Now for an example of tuple_transform
,
1
2
3
4
5
6
7
8
9
10
const auto my_tupull = std::make_tuple(2, 7, -3.8, 20.9);
std::decay_t<decltype(my_tupull)> out_tupull;
tuple_transform(my_tupull,
[](const auto& element, auto index, auto& out_tuple) {
constexpr size_t index_v = decltype(index)::value;
std::get<index_v>(out_tuple) = -element;
},
out_tupull);
std::cout << "Expected: (-2, -7, 3.8, -20.9) Computed: " << out_tupull
<< "\n";
In order to use the index
at compile time for indexing the out_tuple
we must get its type (std::integral_constant
), and then assign the
member variable value
to a constexpr variable. Other than that,
tuple_transform
and tuple_fold
behave very similarly and there is not much
to say.
Summary
We used parameter pack expansion and std::initializer_list
to implement
a non-recursive tuple_fold
and tuple_transform
for both C++11 and C++14.
The main takeaway is
that using parameter pack expansion is the preferred way to do iteration
whenever possible because this trivially avoids recursion depth problems
and is faster than function template and class template instantiation.

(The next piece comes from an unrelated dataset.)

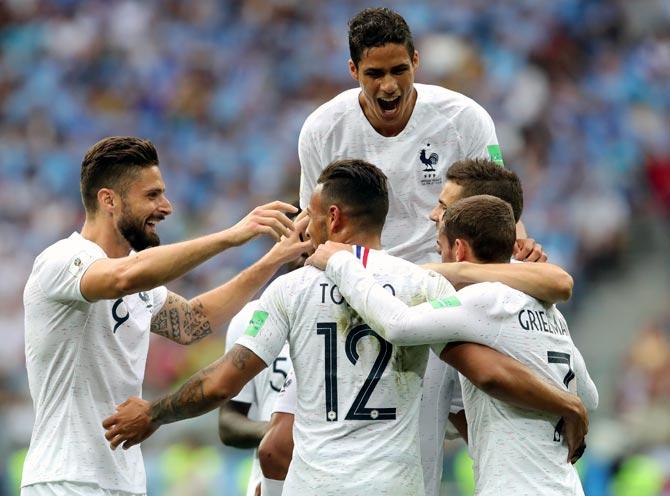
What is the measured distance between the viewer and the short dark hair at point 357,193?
5762 mm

As we saw in the previous post, recursive iteration over a tuple requires
using SFINAE, which is
extremely slow. See 9:20 of
Odin Holmes’s talk for some
insight on performance of different TMP techniques. Finally, I have shared
the fully implemented version on
GitHub
under the Boost License, so please, feel free to use the code.